Dr Manica Balasegaram
MSF Access Campaign
A strategic approach is required to accelerate access to Ebola vaccines and support the ongoing efforts to tackle the current outbreak in West Africa. MSF has identified a number of tangible policies and approaches that may be adopted to ensure timely and appropriate distribution of vaccines. These can be grouped into four main categories: funding and procurement mechanisms; stronger health systems to address public health needs; ensuring needs based access; preparedness and future outbreaks. Firstly, transparent funding and pull incentives are required for vaccine development, with clear mapping, auditing and publishing of financing and production costs. Secondly, existing weak health systems should be prioritised for strengthening to meet concurrent public health issues. This includes ensuring delayed or interrupted vaccination is carried out for all standard EPI vaccines, according to WHO guidelines.

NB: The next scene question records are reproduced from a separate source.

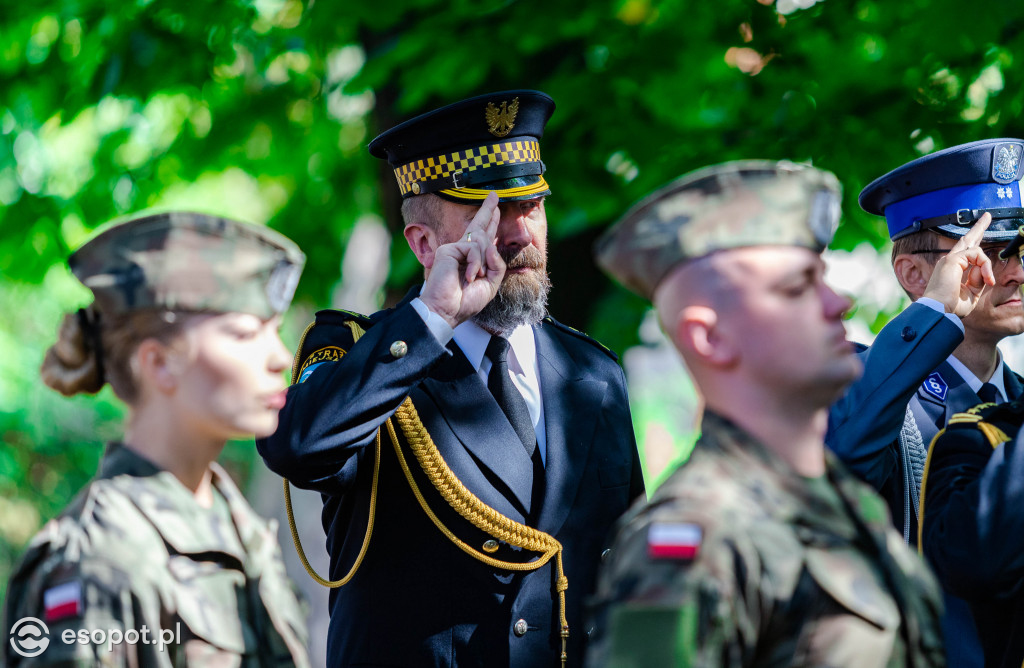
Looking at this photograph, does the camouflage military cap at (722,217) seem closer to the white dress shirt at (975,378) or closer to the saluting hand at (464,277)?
the saluting hand at (464,277)

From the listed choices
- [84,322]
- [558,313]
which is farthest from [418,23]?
[84,322]

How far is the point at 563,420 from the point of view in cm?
315

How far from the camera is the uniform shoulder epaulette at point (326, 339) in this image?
10.1 feet

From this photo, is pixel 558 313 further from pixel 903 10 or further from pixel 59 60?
pixel 59 60

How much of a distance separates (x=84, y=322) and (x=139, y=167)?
5.74 metres

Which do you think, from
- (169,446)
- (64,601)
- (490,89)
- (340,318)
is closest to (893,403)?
(340,318)

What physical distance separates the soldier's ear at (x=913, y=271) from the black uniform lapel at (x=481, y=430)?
1.32m

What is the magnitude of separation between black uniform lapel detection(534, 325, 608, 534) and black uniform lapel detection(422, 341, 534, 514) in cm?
7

Thirdly, the needs of countries most at risk should be addressed through availability of priority stockpiles and setting of vaccine prices (rather than for biodefense or economic purposes). Finally, to prepare for future outbreaks a number of activities are required: developing second generation vaccines that are more effective, produce longer-lasting immunity or are better adapted to the constraints of the affected countries; ensuring accessible and rapidly deployable vaccine stockpiles; and encouraging additional vaccine manufacturers to invest in technology and production capacities.
Janice E. Graham
"Today we know the best way to prevent the spread of Ebola infection is through public health measures, including good infection control practices, isolation, contact tracing, quarantine, and provision of personal protective equipment. However, a vaccine will ultimately be an important tool in the prevention effort.” NIAID Director Anthony S. Fauci
Slow to be recognized, the West African Ebola Outbreak is first and foremost a humanitarian crisis. The three countries that have experienced the most intense transmission were particularly vulnerable in being already devastated by poverty, limited public health infrastructure, and the understandably endemic distrust that results from past and recent histories of structural violence. It is no small task to parse the cultural and programmatic challenges to implementing an Ebola vaccine program in countries that lack basic health care services and public health systems. This presentation will identify some key issues that address communication, care of the sick and dead, food security, marginalized groups and surveillance. It is valuable too to posit the opportunities to sidestep the fault lines that so many vaccine projects with good intentions have fallen prey. Building real capacity and capabilities for sustainable health systems that offer long-term rewards for a healthier future is integral to any vaccine program. Such a health care system would subsume a comprehensive routine immunization programme and additionally structure in resources for necessary supplies and medicines, training, knowledge and skills development, and secured salaries that incentivise and sustain high quality health care workers in community clinics. Incorporating constructive community engagement strategies that work with the spectrum of traditional and allopathic health care providers to educate and incorporate them in early surveillance, detection and reporting, and leveraging two existing platforms — the EPI and the Global Vaccine Safety Initiative (GSVI) — real and viable capacity within a neglected health system would be built capable of detecting, reporting and rapid response to any disease outbreaks as well as adverse events following immunization.